● **TASKS**
1: Copy from the column on sex and comics the passage starting with "These are things" and going on through "food and sleep.".
2: Answer these questions on the column on sex and comics:
(a) Which book does the writer point to for a more detailed analysis of the physical standards women are socialized to meet?
(b) Which comics character is named as the exception to the rule about how women are drawn?
(c) Who wrote the book on family dynamics together with Robin Skynner?

● **EXERCISE TEXT**

'''

Tagged: Sex Criminals

Martha Thomases: Sex and Comics

Necco ValentineTomorrow is Valentine’s Day. If you are in a romantic relationship, this is either a pleasure or a chore. Some of us like the flowers and the candy, the sexy underwear and the romantic dinner. Some of us resent the commercial pressure to act like the leads in a movie instead of one’s authentic self. Whatever your feelings, you are most likely expecting the evening to end with sex. Beautiful, romantic sex… maybe with candlelight.

Not me. Nope. Valentines Day makes me think about comic books.

Specifically, the way love and/or sex has been portrayed in comics. I’ve come to the conclusion that it’s just as messed up as every other popular medium, except maybe worse.

As a woman in modern America, I’ve been socialized to believe that I must meet certain physical standards to be worthy of attention and love (see The Beauty Myth by Naomi Wolf for a more detailed analysis). Men, too, are expected to be physically attractive, but the range of options for a man to be called “attractive” (Al Pacino, Chris Farley, Eddie Murphy, George Clooney, Vin Diesel, Andy Samburg) is a lot greater than the range available to women.

In mainstream comics, the women are not only long-legged, big-busted, small-waisted and (usually) long-haired, but they all have little noses, nice chins, and can walk in tight skirts or skin-tight pants with high heels. It’s all the pressures of being a woman without the necessity of biological possibility. Amanda Waller, the exception to this rule, has been remade to obey it. If she had a lover, I don’t remember ever seeing that person.

Sex and love in comics (again, as in almost all popular entertainment) is a reward for achieving the right look, or having the right amount of money, power or both. Sex and love in reality is about finding someone with whom you mesh – emotionally, socially and physically.

Monty Python’s John Cleese and shrink Robin Skynner wrote a book  about family dynamics that describes how and why we fall in love with those we do. Usually, there are complementary traits, so that an extrovert pairs off with an introvert, or a Type-A personality with a procrastinator.

These are things we humans are able to pick up from observation. We don’t need conversation. It’s in the way we stand and sit and walk around. It’s attraction, but we aren’t looking at (only) breasts or abs or hair.

We tend to treat sex and love as something separate from the rest of our lives, but just about every adult has sex with someone (even if that person is him or herself). Sex is just as much a part of our normal lives as food and sleep.

'''

● **EXTRACTED INFORMATION**
'''

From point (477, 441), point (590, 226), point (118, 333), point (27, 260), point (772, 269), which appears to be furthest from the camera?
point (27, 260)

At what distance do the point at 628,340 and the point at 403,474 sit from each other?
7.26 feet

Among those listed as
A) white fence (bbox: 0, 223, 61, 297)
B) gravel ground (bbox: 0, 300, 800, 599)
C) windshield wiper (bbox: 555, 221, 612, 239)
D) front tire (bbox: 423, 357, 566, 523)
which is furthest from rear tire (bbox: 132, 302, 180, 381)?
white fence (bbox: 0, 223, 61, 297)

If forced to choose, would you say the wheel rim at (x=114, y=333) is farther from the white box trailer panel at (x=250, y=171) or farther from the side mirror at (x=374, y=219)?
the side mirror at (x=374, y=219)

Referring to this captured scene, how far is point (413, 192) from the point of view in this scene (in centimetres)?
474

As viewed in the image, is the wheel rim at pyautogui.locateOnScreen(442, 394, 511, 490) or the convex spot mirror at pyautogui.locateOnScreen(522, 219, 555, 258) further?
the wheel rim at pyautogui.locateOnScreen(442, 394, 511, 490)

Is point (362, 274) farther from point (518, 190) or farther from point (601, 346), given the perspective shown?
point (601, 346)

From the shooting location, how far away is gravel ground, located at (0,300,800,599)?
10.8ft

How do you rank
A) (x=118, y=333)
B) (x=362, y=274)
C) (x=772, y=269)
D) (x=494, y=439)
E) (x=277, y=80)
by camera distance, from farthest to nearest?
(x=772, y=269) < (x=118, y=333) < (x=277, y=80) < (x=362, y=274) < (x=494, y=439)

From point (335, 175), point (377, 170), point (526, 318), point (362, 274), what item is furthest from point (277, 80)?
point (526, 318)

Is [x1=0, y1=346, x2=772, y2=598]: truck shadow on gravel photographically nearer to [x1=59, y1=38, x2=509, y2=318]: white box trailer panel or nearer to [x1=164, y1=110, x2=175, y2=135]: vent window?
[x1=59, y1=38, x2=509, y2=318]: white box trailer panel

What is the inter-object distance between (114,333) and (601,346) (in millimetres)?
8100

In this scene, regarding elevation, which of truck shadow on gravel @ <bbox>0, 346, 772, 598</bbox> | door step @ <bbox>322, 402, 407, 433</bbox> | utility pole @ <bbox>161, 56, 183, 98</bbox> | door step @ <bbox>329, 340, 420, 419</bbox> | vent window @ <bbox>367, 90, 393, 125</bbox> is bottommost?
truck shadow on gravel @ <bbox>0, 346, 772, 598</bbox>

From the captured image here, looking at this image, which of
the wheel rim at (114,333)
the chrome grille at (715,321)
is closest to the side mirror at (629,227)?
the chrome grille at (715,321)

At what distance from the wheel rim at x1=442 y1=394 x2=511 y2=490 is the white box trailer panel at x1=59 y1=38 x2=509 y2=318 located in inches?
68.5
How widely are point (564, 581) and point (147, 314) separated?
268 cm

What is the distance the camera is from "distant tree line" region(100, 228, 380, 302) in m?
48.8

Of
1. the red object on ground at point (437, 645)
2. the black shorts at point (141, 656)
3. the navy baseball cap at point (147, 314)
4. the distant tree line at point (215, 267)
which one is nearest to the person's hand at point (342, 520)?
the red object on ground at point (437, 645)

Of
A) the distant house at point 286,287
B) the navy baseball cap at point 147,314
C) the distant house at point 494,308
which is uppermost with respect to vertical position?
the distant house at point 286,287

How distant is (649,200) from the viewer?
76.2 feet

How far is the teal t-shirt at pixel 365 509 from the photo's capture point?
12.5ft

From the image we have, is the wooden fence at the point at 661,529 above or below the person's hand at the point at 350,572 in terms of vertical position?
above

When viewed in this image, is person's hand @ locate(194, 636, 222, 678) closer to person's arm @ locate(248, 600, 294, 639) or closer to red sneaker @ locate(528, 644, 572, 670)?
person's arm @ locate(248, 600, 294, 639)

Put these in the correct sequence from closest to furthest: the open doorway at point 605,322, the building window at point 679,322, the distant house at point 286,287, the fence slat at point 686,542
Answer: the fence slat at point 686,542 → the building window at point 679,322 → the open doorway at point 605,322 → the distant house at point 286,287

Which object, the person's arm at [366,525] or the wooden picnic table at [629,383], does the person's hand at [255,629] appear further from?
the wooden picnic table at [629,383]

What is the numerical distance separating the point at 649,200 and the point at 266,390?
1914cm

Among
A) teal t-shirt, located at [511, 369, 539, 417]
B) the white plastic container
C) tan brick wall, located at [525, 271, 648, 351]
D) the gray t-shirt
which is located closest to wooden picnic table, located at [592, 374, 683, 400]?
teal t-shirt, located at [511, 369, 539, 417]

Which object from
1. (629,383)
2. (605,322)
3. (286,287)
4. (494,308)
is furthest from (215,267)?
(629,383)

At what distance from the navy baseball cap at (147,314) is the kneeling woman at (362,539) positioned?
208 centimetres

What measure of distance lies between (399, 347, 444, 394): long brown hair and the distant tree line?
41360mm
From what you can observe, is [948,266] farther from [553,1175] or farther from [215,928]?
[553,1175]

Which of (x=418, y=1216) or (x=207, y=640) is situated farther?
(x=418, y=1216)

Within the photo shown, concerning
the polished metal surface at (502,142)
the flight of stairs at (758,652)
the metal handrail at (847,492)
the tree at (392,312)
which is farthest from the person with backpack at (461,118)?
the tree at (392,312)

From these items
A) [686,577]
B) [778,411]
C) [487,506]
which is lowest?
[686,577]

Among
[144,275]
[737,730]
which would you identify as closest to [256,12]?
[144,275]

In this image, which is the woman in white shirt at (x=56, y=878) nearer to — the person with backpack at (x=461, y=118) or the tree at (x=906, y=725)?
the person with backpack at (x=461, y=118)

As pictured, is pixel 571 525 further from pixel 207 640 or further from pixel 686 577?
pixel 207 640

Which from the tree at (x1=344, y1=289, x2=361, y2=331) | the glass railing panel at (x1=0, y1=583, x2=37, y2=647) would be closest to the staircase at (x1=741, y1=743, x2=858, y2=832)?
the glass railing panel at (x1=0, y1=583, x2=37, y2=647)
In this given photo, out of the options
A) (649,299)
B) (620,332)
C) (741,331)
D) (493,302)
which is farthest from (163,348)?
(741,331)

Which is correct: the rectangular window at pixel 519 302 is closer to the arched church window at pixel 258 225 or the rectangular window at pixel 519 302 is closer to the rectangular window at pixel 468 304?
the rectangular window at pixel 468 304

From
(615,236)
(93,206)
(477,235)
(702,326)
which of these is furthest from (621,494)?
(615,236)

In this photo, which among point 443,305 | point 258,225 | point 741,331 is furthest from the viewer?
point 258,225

'''

● **SOLVED PROBLEMS**
1:
These are things we humans are able to pick up from observation. We don’t need conversation. It’s in the way we stand and sit and walk around. It’s attraction, but we aren’t looking at (only) breasts or abs or hair.

We tend to treat sex and love as something separate from the rest of our lives, but just about every adult has sex with someone (even if that person is him or herself). Sex is just as much a part of our normal lives as food and sleep.

2:
(a) The Beauty Myth by Naomi Wolf
(b) Amanda Waller
(c) John Cleese